__Aim__
Give the stretch of the records from the line containing "At what depth" through the end of the records as a JSON list of strings, one string per line, leaving out blank lines.

__Provided material__
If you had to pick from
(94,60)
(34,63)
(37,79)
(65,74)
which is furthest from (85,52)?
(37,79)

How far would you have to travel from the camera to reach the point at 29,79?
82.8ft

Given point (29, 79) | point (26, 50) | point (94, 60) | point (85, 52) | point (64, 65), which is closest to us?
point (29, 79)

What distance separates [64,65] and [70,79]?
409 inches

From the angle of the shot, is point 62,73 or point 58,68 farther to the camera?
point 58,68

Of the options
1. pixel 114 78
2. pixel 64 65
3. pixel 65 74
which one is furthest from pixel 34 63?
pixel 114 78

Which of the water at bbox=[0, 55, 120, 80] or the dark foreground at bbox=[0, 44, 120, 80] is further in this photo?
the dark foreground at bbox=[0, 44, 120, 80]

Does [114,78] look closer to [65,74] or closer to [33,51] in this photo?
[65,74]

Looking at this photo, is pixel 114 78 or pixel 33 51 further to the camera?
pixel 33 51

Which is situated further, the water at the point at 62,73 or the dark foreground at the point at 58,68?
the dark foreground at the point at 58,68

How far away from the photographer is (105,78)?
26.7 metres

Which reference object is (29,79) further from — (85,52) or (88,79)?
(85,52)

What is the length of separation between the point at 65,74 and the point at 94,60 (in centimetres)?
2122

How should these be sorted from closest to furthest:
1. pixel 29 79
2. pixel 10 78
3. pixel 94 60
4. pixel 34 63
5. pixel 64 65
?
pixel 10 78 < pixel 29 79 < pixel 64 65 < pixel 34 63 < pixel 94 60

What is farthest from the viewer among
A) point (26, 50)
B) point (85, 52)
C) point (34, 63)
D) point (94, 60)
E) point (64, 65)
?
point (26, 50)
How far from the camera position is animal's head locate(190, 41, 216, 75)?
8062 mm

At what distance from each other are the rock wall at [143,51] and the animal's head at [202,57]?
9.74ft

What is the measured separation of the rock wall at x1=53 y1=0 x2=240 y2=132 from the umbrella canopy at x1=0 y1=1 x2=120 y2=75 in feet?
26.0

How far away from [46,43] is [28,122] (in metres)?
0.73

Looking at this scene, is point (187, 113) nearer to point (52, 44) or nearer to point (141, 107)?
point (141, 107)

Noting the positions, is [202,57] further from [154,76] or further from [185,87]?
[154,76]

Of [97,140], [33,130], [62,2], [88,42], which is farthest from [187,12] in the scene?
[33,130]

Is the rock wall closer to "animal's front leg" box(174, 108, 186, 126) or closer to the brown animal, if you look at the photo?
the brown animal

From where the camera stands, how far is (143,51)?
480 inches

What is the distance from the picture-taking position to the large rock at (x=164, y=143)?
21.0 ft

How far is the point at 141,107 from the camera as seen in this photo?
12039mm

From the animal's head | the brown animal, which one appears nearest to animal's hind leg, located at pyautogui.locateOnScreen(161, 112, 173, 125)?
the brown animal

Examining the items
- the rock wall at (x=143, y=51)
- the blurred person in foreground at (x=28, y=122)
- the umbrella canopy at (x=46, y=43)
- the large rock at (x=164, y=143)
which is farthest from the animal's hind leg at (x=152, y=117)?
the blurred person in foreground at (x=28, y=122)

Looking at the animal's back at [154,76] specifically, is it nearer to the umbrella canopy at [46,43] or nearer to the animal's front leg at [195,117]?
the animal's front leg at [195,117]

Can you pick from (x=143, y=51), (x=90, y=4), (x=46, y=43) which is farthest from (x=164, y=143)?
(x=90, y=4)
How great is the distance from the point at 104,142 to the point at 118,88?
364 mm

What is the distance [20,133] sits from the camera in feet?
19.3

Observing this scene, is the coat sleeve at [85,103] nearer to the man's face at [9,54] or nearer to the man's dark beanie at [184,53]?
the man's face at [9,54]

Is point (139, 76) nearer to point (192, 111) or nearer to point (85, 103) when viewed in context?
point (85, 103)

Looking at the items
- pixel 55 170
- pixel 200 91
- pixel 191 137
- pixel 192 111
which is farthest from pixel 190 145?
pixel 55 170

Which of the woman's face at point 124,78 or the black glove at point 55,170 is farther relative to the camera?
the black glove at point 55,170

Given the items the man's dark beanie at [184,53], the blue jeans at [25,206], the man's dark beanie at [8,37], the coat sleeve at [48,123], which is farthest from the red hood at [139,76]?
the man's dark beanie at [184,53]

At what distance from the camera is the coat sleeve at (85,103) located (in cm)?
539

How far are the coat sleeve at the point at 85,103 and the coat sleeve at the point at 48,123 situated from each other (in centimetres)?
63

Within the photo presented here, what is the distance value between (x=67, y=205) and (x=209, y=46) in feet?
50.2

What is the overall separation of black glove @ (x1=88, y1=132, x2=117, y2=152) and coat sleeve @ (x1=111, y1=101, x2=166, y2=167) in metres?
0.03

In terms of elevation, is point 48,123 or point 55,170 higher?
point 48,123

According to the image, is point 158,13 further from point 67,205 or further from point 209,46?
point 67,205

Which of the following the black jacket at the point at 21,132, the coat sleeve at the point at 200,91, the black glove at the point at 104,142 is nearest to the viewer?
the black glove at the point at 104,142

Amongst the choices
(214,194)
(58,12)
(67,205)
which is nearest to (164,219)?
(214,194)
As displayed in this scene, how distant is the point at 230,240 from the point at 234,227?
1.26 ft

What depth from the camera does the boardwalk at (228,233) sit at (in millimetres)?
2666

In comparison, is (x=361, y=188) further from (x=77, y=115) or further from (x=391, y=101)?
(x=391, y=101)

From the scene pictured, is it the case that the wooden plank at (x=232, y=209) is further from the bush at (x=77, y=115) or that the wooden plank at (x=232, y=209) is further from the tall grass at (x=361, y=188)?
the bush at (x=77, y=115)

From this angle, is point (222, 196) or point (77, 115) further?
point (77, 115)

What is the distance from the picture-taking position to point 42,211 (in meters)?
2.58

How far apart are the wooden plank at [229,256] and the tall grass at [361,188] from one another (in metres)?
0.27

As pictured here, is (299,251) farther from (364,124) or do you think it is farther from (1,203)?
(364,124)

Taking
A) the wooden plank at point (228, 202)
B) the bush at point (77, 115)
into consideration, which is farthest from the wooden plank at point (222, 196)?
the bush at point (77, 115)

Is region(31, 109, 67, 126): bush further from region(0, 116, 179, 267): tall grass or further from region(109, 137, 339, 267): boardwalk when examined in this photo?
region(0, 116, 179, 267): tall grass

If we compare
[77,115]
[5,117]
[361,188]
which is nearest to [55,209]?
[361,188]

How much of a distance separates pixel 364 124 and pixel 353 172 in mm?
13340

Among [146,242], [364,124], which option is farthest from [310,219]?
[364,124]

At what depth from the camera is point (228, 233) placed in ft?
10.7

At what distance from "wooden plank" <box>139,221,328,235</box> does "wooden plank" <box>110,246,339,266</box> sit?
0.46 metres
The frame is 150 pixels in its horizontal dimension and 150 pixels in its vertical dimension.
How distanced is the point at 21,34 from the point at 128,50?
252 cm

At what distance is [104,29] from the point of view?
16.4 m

__Reply to the exercise__
[
  "At what depth from the camera is point (228, 233) placed in ft?",
  "10.7",
  "At what distance from \"wooden plank\" <box>139,221,328,235</box> does \"wooden plank\" <box>110,246,339,266</box> sit?",
  "0.46 metres",
  "The frame is 150 pixels in its horizontal dimension and 150 pixels in its vertical dimension.",
  "How distanced is the point at 21,34 from the point at 128,50?",
  "252 cm",
  "At what distance is [104,29] from the point of view?",
  "16.4 m"
]